The phylodynamic estimate of Re of the main import clade was 2.16 (95% CI [1.81–2.52]) in May, and 1.27 (95% CI [1.09–1.44]) in June. In July, it dropped to 0.62 (95% CI [0.44–0.81]), and rose again to 1.00 (95% CI [0.79–1.20]) in August and 1.28 (95% CI [0.63–1.95]) in September, the last month covered by our genetic analysis (Fig. 4).

Figure 4.

Figure 4.

The estimated trajectory of the effective reproduction number Re for the main import Delta clade in Moscow. The gray line shows the 7-day rolling average of the daily number of new cases (independent of genotype) in Moscow.

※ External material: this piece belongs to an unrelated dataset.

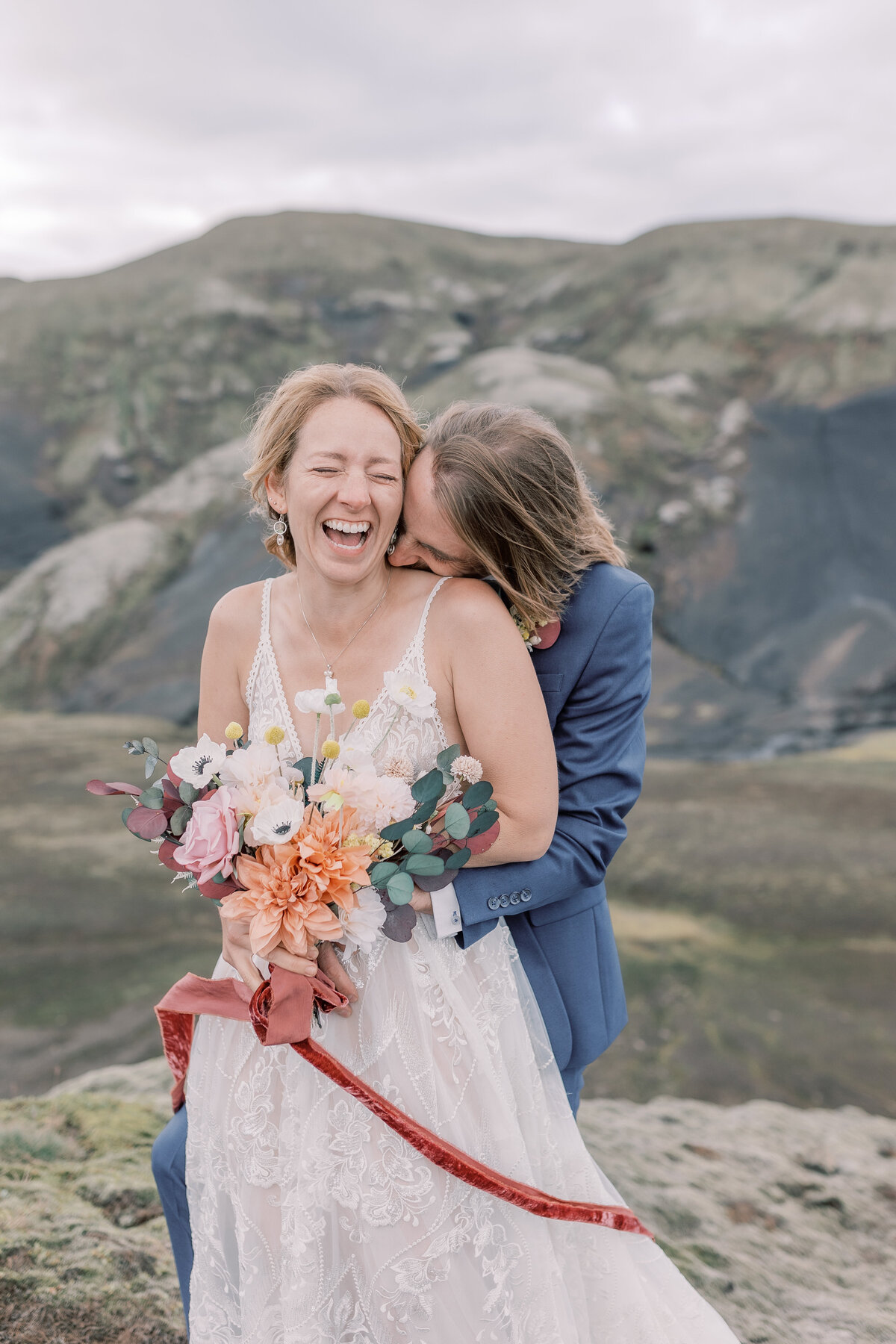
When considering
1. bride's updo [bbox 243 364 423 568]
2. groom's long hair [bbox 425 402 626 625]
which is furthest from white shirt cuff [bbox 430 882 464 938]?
bride's updo [bbox 243 364 423 568]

Overall, this dynamic was consistent with epidemiological data, with increases in Re preceding rises in case counts (Fig. 4). Notably, the case counts before June include a large proportion of non-Delta cases; the reduction in number of non-Delta cases may partially explain why the rise in cases in May was slower than that predicted by the Re. Nevertheless, the high Re in May and June is consistent with the summer wave which peaked on June 25, and the low Re in July is consistent with the decline in case counts at that time (Fig. 4). This data confirms that the main import clade (AY.122) is responsible for the summer epidemic wave, and most probably for the ongoing autumn wave.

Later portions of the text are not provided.